• [Materials provided]
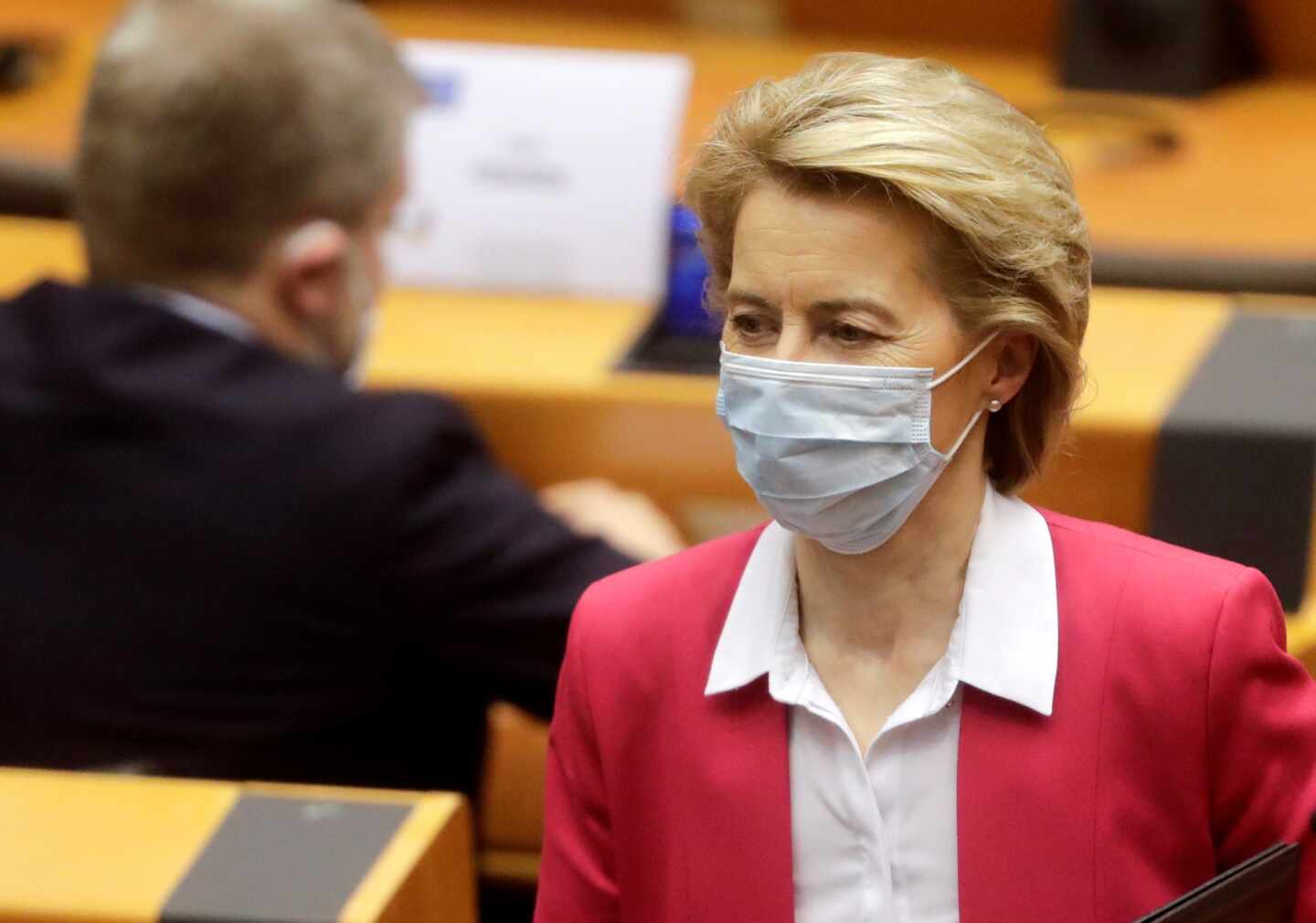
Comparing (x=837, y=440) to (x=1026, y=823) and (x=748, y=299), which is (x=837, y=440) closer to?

...

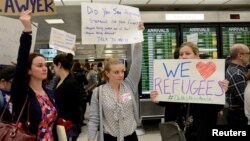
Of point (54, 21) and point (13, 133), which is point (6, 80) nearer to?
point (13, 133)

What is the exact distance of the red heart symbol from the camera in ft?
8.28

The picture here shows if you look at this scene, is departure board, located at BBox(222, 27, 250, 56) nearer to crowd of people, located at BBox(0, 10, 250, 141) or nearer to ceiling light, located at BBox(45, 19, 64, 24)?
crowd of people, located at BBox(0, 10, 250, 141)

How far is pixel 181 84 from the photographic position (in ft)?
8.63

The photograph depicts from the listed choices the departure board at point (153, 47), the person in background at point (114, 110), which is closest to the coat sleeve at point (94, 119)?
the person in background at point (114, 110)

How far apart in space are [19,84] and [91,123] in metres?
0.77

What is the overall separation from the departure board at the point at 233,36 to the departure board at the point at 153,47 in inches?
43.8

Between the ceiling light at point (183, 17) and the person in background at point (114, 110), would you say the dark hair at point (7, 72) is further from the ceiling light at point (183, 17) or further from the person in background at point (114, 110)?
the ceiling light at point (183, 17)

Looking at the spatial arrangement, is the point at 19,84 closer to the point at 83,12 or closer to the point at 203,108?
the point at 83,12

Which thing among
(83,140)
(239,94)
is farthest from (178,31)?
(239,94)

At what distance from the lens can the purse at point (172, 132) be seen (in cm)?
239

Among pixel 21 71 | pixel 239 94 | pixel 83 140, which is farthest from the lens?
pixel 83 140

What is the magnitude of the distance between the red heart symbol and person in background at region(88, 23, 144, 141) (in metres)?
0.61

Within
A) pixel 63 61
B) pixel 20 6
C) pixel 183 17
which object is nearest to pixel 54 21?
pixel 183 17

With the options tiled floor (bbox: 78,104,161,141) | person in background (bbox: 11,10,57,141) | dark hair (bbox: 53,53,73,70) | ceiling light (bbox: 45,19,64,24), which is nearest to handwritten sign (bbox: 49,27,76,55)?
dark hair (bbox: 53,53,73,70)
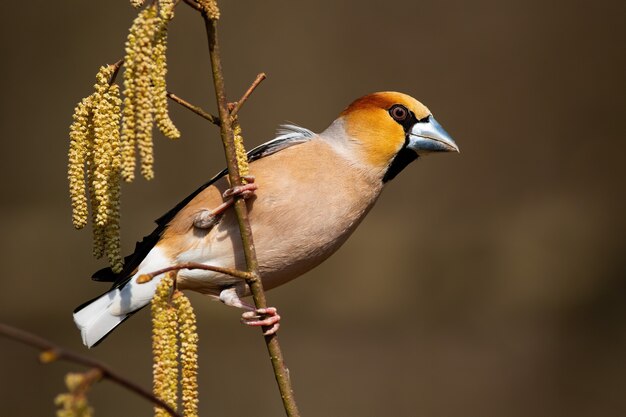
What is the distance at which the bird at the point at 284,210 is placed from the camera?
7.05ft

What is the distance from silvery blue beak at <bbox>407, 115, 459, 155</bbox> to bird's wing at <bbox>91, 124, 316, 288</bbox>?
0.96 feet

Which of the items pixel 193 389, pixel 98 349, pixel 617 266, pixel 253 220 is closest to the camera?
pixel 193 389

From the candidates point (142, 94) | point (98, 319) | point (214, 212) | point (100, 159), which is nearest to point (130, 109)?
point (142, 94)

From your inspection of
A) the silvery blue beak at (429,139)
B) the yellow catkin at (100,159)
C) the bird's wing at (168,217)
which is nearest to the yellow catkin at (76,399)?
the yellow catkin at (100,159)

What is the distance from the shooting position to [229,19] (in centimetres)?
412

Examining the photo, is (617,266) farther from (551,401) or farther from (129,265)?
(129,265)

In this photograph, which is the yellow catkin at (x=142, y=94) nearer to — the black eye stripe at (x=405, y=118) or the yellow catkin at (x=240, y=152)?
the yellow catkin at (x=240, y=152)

• [Challenge] Count the lines of the records above that contain the string "pixel", with case counting, and reply with the number alone.

• [Task response] 10